-- Items listed in a dataset --

** begin **

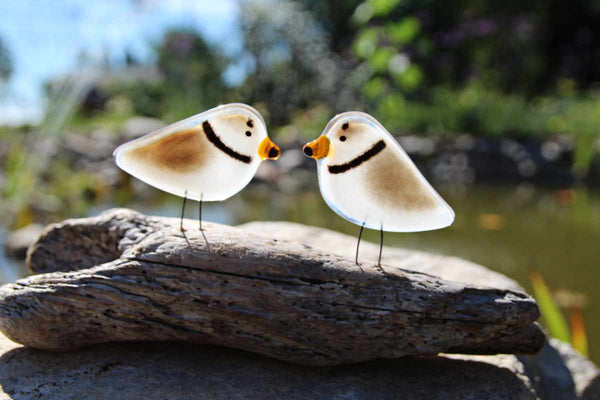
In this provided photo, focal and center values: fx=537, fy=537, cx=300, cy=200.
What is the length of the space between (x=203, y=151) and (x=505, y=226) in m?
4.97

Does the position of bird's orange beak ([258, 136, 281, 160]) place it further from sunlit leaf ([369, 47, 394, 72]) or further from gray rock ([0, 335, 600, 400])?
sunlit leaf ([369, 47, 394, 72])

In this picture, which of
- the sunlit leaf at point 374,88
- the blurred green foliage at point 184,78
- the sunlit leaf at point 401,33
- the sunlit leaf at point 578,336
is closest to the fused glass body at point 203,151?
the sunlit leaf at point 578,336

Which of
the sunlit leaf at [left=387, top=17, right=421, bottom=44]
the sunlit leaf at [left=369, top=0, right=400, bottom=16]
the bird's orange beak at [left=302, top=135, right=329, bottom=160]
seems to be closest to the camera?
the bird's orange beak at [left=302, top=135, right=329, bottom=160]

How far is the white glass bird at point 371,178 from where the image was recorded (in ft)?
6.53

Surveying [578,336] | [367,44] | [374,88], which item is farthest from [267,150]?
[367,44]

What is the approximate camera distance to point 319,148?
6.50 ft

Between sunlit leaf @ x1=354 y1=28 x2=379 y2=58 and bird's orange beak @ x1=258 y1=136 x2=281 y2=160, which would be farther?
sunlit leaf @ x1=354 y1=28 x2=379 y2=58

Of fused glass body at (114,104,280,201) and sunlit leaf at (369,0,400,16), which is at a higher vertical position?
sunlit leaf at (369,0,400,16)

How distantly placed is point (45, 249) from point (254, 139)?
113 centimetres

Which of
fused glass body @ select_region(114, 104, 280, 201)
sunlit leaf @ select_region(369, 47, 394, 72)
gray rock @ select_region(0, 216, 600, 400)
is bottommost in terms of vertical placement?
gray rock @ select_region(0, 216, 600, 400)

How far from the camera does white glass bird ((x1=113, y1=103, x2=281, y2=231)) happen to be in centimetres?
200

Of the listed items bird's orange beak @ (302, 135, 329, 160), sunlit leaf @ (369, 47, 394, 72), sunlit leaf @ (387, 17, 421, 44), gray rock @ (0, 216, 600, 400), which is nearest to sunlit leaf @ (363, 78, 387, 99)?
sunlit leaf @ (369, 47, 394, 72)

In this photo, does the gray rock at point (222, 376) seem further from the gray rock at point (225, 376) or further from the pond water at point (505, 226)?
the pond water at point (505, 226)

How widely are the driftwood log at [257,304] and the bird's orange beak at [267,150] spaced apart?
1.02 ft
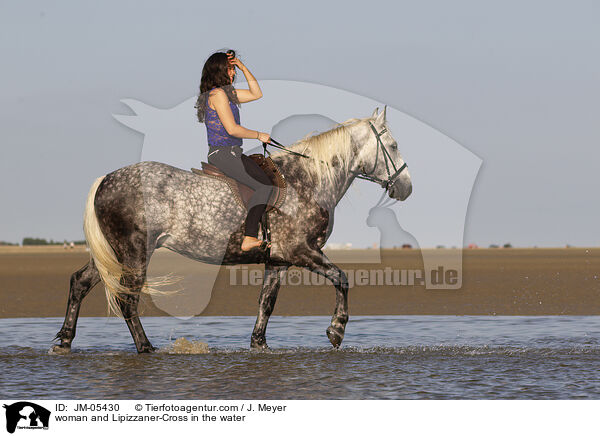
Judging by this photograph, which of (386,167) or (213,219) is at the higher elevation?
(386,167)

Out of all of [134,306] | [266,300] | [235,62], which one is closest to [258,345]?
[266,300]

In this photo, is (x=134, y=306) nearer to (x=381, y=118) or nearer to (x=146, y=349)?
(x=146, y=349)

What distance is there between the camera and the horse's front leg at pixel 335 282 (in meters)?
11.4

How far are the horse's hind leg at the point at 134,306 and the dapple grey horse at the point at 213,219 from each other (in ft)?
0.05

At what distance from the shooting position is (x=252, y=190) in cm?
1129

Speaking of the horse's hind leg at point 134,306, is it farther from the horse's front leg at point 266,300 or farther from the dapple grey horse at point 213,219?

** end **

-- Task requirements --
Lay out the lines from the one holding "What distance is" through the end of the rows, inclusive, as a Markdown table with the columns "No." and "Line", leaving out blank lines.

-- Result of the exercise --
| No. | Line |
|---|---|
| 1 | What distance is there between the camera and the horse's front leg at pixel 335 282 (in meters)? |
| 2 | 11.4 |
| 3 | How far are the horse's hind leg at the point at 134,306 and the dapple grey horse at the point at 213,219 from each other (in ft)? |
| 4 | 0.05 |
| 5 | At what distance from the shooting position is (x=252, y=190) in cm? |
| 6 | 1129 |
| 7 | Speaking of the horse's hind leg at point 134,306, is it farther from the horse's front leg at point 266,300 or farther from the dapple grey horse at point 213,219? |